The rebellion now spread to other parts of Wales. In North Wales Richard Bulkeley and the people of Anglesey declared their support for the king and Sir John Owen attempted to take Denbigh Castle from the parliamentary army. In the south of the country Rice Powell took control of Tenby and Sir Nicholas Kemeys and other local royalists captured Chepstow Castle.
Realising that the rebellion had to be put down quickly, Parliament decided to send Oliver Cromwell and five regiments to Wales. Cromwell's troops won back Chepstow Castle on 25th May and six days later Rice Powell was forced to surrender Tenby.
Cromwell now marched on to Pembroke to deal with John Poyer and Rowland Laugharne. The castle, built on a great mass of limestone rock and nearly totally surrounded by the Pembroke River, was considered one of the strongest fortresses in Britain.
Oliver Cromwell did not have canons large enough to break through walls that were in some places 20 foot thick. Nor did he have besiegers' ladders that could deal with the 80 foot high walls. Attempts at storming the castle failed and so Cromwell was forced to wait and starve the rebels into submission.

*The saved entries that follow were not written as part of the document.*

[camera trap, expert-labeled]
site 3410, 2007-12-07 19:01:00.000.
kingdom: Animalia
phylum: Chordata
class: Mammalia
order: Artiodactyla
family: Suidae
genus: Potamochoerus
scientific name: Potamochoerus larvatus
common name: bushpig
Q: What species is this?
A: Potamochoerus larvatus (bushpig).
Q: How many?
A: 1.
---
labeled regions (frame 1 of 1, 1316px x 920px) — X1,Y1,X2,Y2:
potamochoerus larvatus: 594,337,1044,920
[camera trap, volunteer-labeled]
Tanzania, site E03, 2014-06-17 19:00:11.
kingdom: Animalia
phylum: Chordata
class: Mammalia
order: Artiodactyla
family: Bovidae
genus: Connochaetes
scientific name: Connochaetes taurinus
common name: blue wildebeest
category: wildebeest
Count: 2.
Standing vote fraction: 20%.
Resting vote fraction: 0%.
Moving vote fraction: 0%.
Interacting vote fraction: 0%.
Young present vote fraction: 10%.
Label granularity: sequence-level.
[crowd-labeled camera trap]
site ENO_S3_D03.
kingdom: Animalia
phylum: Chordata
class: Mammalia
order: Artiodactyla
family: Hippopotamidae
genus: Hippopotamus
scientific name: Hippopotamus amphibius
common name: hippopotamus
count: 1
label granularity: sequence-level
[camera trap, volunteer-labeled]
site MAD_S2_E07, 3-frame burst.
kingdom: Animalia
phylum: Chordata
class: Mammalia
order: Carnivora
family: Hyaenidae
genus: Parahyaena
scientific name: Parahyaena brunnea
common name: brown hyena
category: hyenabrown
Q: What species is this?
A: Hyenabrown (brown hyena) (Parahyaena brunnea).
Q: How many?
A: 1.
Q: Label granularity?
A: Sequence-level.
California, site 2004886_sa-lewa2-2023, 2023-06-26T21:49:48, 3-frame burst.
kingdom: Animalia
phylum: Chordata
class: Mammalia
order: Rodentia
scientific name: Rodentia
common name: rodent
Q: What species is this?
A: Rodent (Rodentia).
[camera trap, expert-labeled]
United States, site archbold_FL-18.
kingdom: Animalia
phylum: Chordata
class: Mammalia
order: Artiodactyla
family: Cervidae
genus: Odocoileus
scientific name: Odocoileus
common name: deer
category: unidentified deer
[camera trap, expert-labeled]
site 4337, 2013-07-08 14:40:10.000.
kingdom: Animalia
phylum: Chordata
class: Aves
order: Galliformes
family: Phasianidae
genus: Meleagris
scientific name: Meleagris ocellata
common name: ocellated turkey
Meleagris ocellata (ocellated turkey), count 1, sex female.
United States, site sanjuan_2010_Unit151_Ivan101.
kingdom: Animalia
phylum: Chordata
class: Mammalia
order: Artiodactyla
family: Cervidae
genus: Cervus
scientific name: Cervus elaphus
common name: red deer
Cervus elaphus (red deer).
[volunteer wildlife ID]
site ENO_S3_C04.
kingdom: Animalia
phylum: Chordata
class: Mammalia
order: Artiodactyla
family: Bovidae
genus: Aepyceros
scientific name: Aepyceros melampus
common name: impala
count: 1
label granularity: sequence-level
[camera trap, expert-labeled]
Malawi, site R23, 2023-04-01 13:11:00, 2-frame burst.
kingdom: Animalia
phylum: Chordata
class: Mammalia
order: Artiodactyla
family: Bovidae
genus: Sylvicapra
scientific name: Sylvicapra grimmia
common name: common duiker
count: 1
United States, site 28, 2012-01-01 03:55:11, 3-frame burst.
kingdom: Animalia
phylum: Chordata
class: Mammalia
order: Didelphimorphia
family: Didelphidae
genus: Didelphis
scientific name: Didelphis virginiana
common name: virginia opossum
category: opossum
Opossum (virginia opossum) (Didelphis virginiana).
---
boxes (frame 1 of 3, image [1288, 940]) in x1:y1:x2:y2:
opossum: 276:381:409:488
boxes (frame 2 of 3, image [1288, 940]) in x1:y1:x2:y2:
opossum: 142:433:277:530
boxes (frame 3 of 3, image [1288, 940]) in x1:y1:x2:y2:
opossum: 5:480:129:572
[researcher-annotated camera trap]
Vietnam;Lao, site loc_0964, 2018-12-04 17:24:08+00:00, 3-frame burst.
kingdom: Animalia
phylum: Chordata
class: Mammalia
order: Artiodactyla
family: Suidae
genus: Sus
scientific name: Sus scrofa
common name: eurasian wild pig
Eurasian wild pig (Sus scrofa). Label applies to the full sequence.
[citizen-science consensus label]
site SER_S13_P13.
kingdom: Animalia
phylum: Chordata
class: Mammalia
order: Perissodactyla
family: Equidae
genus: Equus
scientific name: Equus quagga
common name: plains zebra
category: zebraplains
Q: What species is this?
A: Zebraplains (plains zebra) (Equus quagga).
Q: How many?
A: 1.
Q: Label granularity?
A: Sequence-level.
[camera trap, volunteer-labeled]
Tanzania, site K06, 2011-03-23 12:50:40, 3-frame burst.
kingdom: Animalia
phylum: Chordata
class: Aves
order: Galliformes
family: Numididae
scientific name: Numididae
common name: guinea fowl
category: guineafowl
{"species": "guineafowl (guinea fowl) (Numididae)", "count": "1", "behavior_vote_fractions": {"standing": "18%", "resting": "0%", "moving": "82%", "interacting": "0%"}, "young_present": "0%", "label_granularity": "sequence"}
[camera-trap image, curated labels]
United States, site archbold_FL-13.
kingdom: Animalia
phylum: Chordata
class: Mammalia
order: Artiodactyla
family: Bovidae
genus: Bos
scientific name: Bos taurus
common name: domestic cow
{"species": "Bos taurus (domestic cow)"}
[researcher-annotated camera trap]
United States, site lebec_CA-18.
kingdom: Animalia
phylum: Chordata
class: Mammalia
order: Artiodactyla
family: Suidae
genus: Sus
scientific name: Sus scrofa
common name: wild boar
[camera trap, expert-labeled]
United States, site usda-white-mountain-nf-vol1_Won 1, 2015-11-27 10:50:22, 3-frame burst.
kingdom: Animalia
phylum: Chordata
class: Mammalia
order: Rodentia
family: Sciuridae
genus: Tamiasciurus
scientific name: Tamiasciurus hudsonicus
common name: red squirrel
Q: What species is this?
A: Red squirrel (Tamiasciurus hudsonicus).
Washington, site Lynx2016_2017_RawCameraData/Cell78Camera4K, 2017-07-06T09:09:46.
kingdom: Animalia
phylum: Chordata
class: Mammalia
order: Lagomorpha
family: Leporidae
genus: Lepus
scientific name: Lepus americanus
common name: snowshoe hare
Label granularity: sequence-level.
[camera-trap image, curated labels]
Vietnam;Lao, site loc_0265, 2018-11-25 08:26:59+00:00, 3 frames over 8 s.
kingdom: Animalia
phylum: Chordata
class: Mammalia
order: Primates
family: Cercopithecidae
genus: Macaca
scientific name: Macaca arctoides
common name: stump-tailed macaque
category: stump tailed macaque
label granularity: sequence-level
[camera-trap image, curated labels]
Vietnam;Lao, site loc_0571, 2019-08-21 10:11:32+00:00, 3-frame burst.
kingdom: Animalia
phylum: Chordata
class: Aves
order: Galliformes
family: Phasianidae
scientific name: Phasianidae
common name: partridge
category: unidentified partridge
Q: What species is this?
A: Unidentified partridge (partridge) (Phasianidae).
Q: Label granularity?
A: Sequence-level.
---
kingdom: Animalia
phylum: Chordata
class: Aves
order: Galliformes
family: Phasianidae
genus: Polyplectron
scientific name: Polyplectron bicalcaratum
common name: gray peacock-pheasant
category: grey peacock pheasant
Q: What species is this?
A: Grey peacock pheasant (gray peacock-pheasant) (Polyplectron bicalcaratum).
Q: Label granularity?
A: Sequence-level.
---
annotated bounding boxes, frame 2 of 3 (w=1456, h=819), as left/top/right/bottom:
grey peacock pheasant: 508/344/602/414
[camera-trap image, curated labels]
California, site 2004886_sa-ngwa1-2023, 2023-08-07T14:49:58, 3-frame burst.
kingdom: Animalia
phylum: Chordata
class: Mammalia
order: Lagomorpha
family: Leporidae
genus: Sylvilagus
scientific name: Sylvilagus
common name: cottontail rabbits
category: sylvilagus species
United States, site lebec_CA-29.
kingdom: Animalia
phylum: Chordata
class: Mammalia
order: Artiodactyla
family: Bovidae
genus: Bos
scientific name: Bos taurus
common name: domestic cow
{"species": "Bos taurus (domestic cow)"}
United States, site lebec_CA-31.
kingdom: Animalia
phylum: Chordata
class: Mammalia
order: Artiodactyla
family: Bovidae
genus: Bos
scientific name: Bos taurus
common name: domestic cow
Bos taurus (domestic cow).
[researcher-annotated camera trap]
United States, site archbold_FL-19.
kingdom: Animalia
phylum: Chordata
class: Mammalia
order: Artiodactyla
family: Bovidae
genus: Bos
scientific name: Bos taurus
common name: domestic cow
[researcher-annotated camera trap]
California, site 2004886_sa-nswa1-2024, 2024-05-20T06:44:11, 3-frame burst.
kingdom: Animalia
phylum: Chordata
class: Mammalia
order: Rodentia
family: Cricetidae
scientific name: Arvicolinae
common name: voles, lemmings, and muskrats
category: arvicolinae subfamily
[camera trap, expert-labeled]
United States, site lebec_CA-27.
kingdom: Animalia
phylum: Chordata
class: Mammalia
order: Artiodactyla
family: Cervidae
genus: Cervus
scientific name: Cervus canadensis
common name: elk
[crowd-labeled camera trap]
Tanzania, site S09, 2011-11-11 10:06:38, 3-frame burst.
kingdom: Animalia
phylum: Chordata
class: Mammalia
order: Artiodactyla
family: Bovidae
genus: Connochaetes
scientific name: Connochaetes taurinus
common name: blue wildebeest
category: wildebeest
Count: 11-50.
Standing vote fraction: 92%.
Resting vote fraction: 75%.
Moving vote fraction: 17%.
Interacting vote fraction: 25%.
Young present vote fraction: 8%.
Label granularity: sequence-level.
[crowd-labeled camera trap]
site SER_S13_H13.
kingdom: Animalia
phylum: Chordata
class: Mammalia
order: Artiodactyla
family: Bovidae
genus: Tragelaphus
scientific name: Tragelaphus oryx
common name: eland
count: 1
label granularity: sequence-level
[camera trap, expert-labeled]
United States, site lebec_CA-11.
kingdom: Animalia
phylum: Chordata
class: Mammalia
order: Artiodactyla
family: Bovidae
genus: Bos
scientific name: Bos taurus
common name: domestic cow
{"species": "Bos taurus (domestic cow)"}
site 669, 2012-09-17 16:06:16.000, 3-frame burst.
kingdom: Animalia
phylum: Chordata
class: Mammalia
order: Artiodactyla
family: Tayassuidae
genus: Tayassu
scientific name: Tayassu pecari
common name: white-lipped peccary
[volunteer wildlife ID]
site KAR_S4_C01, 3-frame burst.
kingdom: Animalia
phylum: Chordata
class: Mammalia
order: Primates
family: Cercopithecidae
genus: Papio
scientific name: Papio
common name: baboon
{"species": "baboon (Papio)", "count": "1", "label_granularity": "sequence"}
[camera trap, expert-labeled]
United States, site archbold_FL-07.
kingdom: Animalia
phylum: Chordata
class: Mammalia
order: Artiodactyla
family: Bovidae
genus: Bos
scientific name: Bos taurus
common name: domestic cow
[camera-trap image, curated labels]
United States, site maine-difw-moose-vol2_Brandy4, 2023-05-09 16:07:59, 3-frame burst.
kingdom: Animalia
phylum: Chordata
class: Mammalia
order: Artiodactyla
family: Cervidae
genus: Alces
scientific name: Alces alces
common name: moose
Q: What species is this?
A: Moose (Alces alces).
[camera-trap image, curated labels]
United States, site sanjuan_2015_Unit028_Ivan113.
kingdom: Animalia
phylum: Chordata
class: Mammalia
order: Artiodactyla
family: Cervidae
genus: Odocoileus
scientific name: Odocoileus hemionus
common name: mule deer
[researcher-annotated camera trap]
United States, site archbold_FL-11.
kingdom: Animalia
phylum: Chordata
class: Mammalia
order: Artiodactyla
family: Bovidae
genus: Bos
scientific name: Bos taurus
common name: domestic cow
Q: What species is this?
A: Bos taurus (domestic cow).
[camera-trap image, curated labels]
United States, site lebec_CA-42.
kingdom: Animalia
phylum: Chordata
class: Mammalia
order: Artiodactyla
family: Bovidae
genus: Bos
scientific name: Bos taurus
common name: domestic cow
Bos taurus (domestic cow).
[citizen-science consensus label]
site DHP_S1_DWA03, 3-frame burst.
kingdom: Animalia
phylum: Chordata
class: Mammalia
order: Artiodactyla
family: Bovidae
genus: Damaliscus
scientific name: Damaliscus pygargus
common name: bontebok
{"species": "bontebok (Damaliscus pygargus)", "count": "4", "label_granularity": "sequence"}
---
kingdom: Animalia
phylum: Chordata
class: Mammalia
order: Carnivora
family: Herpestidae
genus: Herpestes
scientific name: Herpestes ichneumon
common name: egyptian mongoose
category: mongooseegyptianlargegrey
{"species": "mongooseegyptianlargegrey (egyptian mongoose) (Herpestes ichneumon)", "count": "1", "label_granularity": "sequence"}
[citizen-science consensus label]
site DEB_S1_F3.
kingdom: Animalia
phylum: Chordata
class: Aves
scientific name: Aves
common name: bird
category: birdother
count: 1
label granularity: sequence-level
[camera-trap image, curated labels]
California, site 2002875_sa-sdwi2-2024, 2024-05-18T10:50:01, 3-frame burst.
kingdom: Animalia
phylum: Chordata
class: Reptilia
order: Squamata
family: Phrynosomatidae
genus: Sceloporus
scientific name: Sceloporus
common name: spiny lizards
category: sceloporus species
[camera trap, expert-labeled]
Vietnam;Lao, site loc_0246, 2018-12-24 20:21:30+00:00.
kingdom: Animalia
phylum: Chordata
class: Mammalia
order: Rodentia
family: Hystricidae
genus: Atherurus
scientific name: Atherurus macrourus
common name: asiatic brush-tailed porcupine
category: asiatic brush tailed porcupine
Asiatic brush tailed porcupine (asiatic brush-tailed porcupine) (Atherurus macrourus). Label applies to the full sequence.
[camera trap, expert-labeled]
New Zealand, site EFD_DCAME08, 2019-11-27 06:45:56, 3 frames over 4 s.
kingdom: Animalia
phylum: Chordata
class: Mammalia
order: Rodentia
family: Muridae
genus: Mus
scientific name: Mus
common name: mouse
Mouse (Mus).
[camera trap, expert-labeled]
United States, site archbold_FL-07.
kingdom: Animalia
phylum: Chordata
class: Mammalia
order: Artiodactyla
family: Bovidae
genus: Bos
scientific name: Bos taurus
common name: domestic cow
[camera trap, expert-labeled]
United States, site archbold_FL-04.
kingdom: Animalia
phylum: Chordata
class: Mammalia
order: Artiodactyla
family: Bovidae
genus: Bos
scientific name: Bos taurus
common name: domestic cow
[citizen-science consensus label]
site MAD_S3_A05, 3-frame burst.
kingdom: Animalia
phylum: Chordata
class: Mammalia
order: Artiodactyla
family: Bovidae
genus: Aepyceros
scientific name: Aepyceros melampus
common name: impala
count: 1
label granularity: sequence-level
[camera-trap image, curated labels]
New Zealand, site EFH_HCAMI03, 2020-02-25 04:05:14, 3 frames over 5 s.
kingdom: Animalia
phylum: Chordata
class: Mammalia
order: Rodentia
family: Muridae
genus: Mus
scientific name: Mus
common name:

Cromwell wrote back to Parliament forecasting that Poyer and his men would be forced to surrender in about two weeks. However, he was initially unaware that the castle had its own excellent water supply. Eventually, a local man betrayed the secret to Cromwell and the besieging army was able to cut the exposed water pipe on the outskirts of the town.
After a siege of eight weeks and completely without food and water, the rebel soldiers in the castle were forced to surrender. Cromwell dealt leniently with the ex-royalist soldiers. His main anger was directed towards those who had previously been members of the parliamentary army.
Laugharne, Poyer and Rice Powell were tried by court-martial in London and after being found guilty were all sentenced to death. Thomas Fairfax, the leader of the armed forces, decided that only one should die. The three men refused to take part in the lottery to decide who would be executed. The military authorities chose a young child to draw the lots. The papers drawn for Laugharne and Powell read: "Life Given by God". Poyer's paper was blank and he was shot in front of a large crowd at Covent Garden on 21 April, 1649.